HIBLUP (v1.5) (https://www.hiblup.com) (Yin et al., 2023) was used to estimate heritability and breeding values for LTN, RTN, TTN and TPN based on the above chip data and phenotypic values. Each trait was analyzed using a single trait animal model. The model equation is $y=Xb+Za+e$, where $y$ is the vector of phenotypic values for the trait; $b$ is the vector of fixed effects (mean term and sex); $a$ is the vector of additive genetic effects (breeding values); $e$ is the vector of residual effects; $X$ and $Z$ are the correlation matrices corresponding to $b$ and $a$, respectively. Heritability was estimated as $h^2=\frac{{\sigma }_a^2}{{\sigma }_a^2+{\sigma }_e^2}$, where ${\sigma }_a^2$ is the individual additive genetic variance and ${\sigma }_e^2$ is the residual variance.

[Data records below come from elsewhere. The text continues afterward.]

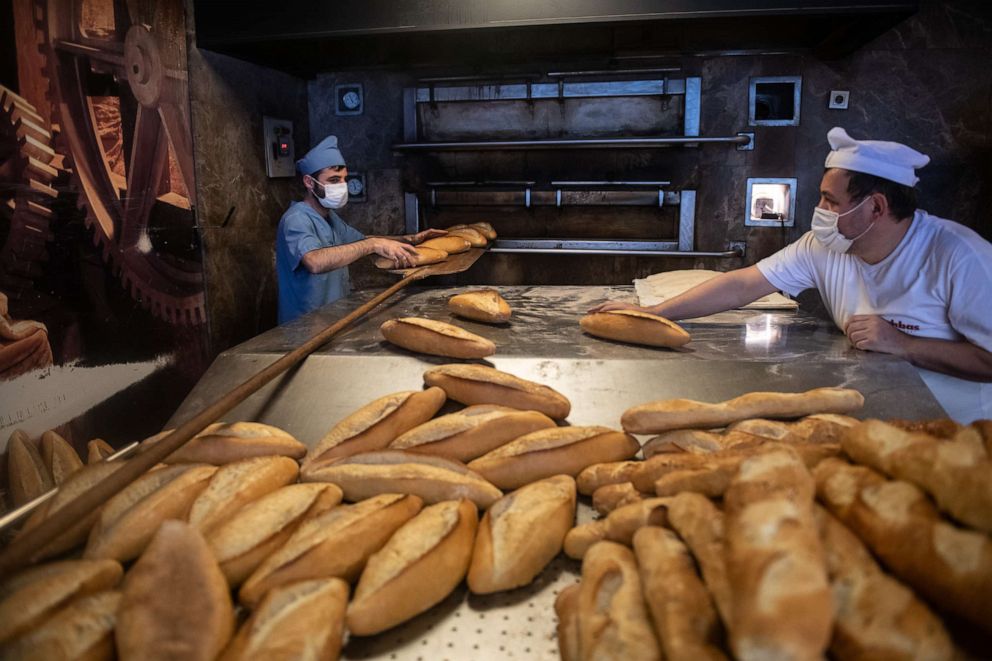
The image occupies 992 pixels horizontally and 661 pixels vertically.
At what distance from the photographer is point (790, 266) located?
2.81 m

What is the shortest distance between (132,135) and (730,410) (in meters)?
3.31

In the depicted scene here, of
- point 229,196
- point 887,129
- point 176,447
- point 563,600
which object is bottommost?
point 563,600

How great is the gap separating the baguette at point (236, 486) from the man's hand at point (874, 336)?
1694 mm

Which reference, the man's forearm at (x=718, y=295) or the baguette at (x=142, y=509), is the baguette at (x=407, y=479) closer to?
the baguette at (x=142, y=509)

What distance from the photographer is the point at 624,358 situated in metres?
1.76

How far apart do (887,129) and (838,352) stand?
3231 mm

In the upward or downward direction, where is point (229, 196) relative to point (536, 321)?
upward

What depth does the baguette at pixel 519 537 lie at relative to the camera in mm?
992

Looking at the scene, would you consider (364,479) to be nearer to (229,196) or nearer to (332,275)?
(332,275)

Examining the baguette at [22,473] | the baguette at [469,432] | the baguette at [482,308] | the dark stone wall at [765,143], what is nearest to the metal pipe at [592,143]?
the dark stone wall at [765,143]

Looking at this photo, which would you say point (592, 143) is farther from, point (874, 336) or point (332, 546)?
point (332, 546)

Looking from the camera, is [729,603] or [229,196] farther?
[229,196]

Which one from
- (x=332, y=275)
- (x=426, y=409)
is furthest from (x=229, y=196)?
(x=426, y=409)

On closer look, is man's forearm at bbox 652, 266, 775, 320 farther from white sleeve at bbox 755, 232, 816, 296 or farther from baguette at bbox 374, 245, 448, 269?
baguette at bbox 374, 245, 448, 269
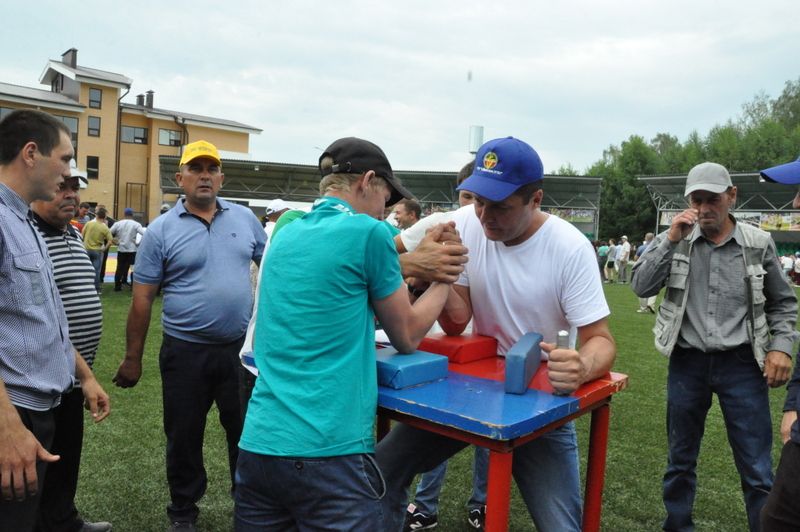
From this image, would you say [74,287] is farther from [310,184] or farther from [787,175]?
[310,184]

GWAS was conducted using the Bayesian-information and Linkage-disequilibrium Iteratively Nested Keyway (BLINK) (Huang et al., 2019) and Fixed and random model Circulating Probability Unification (FarmCPU) (Liu et al., 2016) models in GAPIT (v3) (Wang and Zhang, 2021) based on the estimated breeding value data. Principal components (PC) were subjected to analysis using the GAPIT. The initial three PC were used as covariates. The core code of GAPIT used for the analysis is as follows:

“GAPIT(Y = y, GD = X, GM = map, model = c (“Blink”, “FarmCPU”), PCA. total = 3, SNP.MAF = 0.05)”.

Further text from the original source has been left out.